Text provided.

______

Half-Assed Unwarranted Rebellion Against Nothing

Failed morphing into an iced tea.

I recently had a series of Zoom/Messenger meetings with different sets of friends, which was something I didn’t know I needed. At some point nobody’s really talking any more, each one just doing his own thing like morphing into a glass of iced tea or watching the horrific Too Hot To Handle–apparently I just wanted to feel like real people are there with me, that I’m not lonely nor neglected. Yesterday I met with college friends–Groinielyn aka Groin aka Peyronie’s Disease, based in Melbourne, who was at the time of the call driving to the supermarket; Film director Joni, based in Seattle, who was having his night cap whiskey; and Chel, who was in Paranaque and having virtual breakfast with me.

As always, whenever I talk with old friends I get infuriated (and a bit pleased, to be honest) every time I regale them with stories of the past and nobody ever remembers anything. I have a special ability to recall in detail events that happened decades ago–as long as they are useless, have no implication in life, and do not improve me as a person in any way. This is in contrast to my inability to remember anything that I’ve just read from a medical text book two minutes ago. I always tell my friends that I am the Barbara Gordon aka Batgirl of the group. In DC Comics Barbara Gordon is eidetic, ie, her superpower is her memory.

Chel flashed an old photo on the Zoom screen of the four of us drinking in a restaurant.
“The year was 2007,” I started authoritatively. “We were having dinner in Gerry’s Grill in celebration of Joni’s birthday. At the table across us was the actor Allan Paule. While we were eating Joni discussed Allan Paule’s filmography and I told you that I saw his movie Ang Paraiso Ni Efren at the UP Film Center in 1999”. Cricket sounds, blank early-onset Alzheimer’s stares.

So I excitedly narrated the plot of the movie that I saw in 1999 the way I narrated it while we were in Gerry’s Grill in 2007. Ang Paraiso Ni Efren is a surprisingly poignant movie with a hilarious script. It is about this guy Efren who keeps his gay lover (Allan Paule), his wife, and his female lover all in the same house. My favorite scene is when the prostitute Anna Capri sort of rebukes the gay character of Allan Paule with “Bakit ka nasasaktan pag sinabihan kitang bakla, eh bakla ka naman talaga?” to which Allan Paule retorts with “Bakit ka nasasaktan pag tinawag kitang puta, eh puta ka naman talaga?”

______

Recorded data.
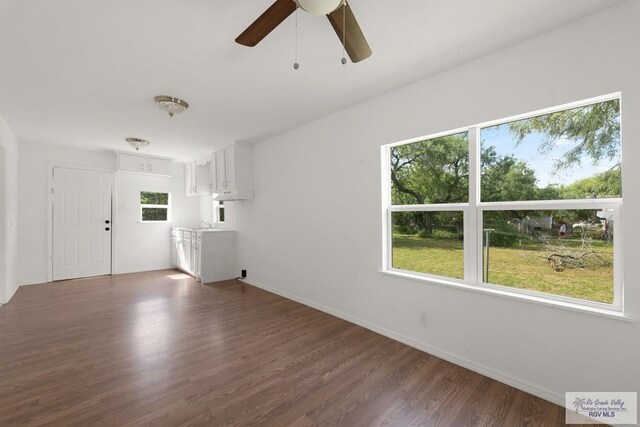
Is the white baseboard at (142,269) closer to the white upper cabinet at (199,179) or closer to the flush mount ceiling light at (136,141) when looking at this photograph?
the white upper cabinet at (199,179)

______

Actions to take.
A - In the blog post about the Zoom call with college friends, where did the writer see the movie Ang Paraiso Ni Efren in 1999?
B - Rewrite the paragraph of the blog post that begins "As always, whenever I talk with old friends" in a shorter form, keeping its main facts.

Problem solutions.
A - At the UP Film Center.

B - Talking with old friends always infuriates (and secretly pleases) me, because nobody remembers the stories from the past that I tell them. I can recall events from decades ago in detail, but only useless ones, yet I can't remember what I read in a medical textbook two minutes ago. I tell my friends I'm the group's Barbara Gordon, or Batgirl, the DC Comics character whose superpower is her eidetic memory.